Author: Regina Silva

On January 20, 2015, in the matter of Iskanian v. CLS Transportation (Case No. S204032, June 23, 2014), the United States Supreme Court denied CLS Transportation’s request for review of the California Supreme Court’s decision. In Iskanian v. CLS Transportation, the California Supreme Court issued a ruling concerning whether or not the Federal Arbitration Act (FAA) preempted California’s policy against enforcement of class action waivers on the grounds that such waivers were contrary to public policy or unconscionable. (Iskanian v. CLS Transp. Los Angeles, LLC (2014) 59 Cal.4th 348.) The California Supreme Court ruled that yes, California’s policy was preempted by the FAA. Hence, the Court ruled that arbitration agreements that bar employees from bringing class action cases are enforceable. The Court further held, however, that arbitration provisions requiring employees to waive Private Attorney General Act (“PAGA) claims are not enforceable. PAGA claims allow for aggrieved employees to pursue penalties against an employer on behalf of the State of California, provided that formal notice and waiting procedures are followed. The statute of limitations on PAGA penalties is one year.

Consequently, in light of the above, the Iskanian opinion remains good law, and is binding on all state courts. As previously reported in our last newsletter, however, California federal district courts are not following Iskanian’s ruling that PAGA waivers in arbitration agreements are not enforceable, and collectively finding that arbitration provisions providing for the waiver of PAGA claims are enforceable.

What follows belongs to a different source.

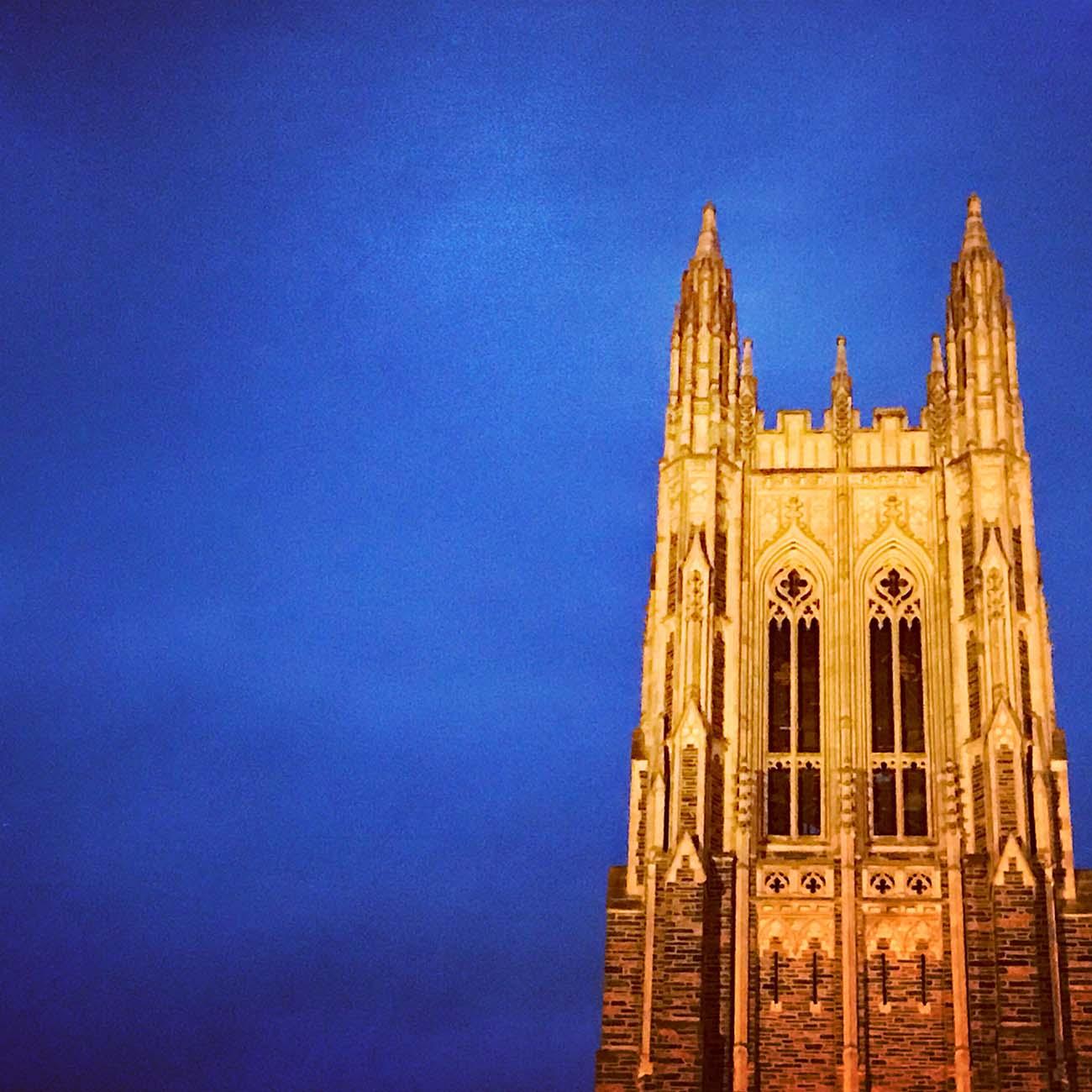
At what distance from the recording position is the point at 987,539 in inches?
1308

What does all of this mean?

As California federal district courts appear to have no intention of following the state Supreme Court, one can expect significant forum shopping by both parties. If an employer is forced to defend itself in state court, so long as Iskanian holds up, the trial courts will not enforce provisions in arbitration agreements which waive representative PAGA claims.

From an employer standpoint, employers with arbitration agreements which contain a class action waiver should be looking for any reason on the face of a Complaint to remove a wage/hour class action case, which includes PAGA claims, to federal court.

In addition, Employers may also consider changing their arbitration agreements to clarify that representative actions under PAGA (if any portion of the class or representative waiver is found to be unenforceable) are to also proceed in arbitration. This was a point of contention raised in the Iskanian case and a California appellate decision post- Iskanian (Ramos v. Fry’s Electronics Inc., Case number B246404, not published.). In both Iskanian and the Fry decisions, the Courts noted that since the arbitration agreements at issue did not provide what forum representative PAGA claims could proceed under, then the parties would need to address that issue suggesting that the PAGA claims could proceed in state court while the individual claims would proceed in arbitration. Both Courts stated that on remand the parties were to address the forum issue and discuss whether the parties could agree on a forum for resolution of all of the claims, and, if the parties could not agree, whether it was appropriate to bifurcate the claims going to arbitration and those going to court. The pros/cons of defending PAGA representative claims in arbitration should be closely evaluated before an employer decides to change its arbitration agreement, and counsel consulted with respect to any changes made to the agreement.

From an employee standpoint, employees who have signed arbitration agreements with class action waivers will allege a PAGA claim as part of any wage/hour lawsuit, and will file their complaints in state court. Hence, we expect PAGA actions to multiply in the wake of Iskanian. Keep in mind, however, that PAGA actions are subject to a significantly shorter statute of limitations period – one year– compared to the three-year to four-year statute of limitations normally plead in non-PAGA actions. What this means is that any putative representative group of employees covered under a PAGA claim will consist of far fewer employees (and thus translating to less exposure for the employer).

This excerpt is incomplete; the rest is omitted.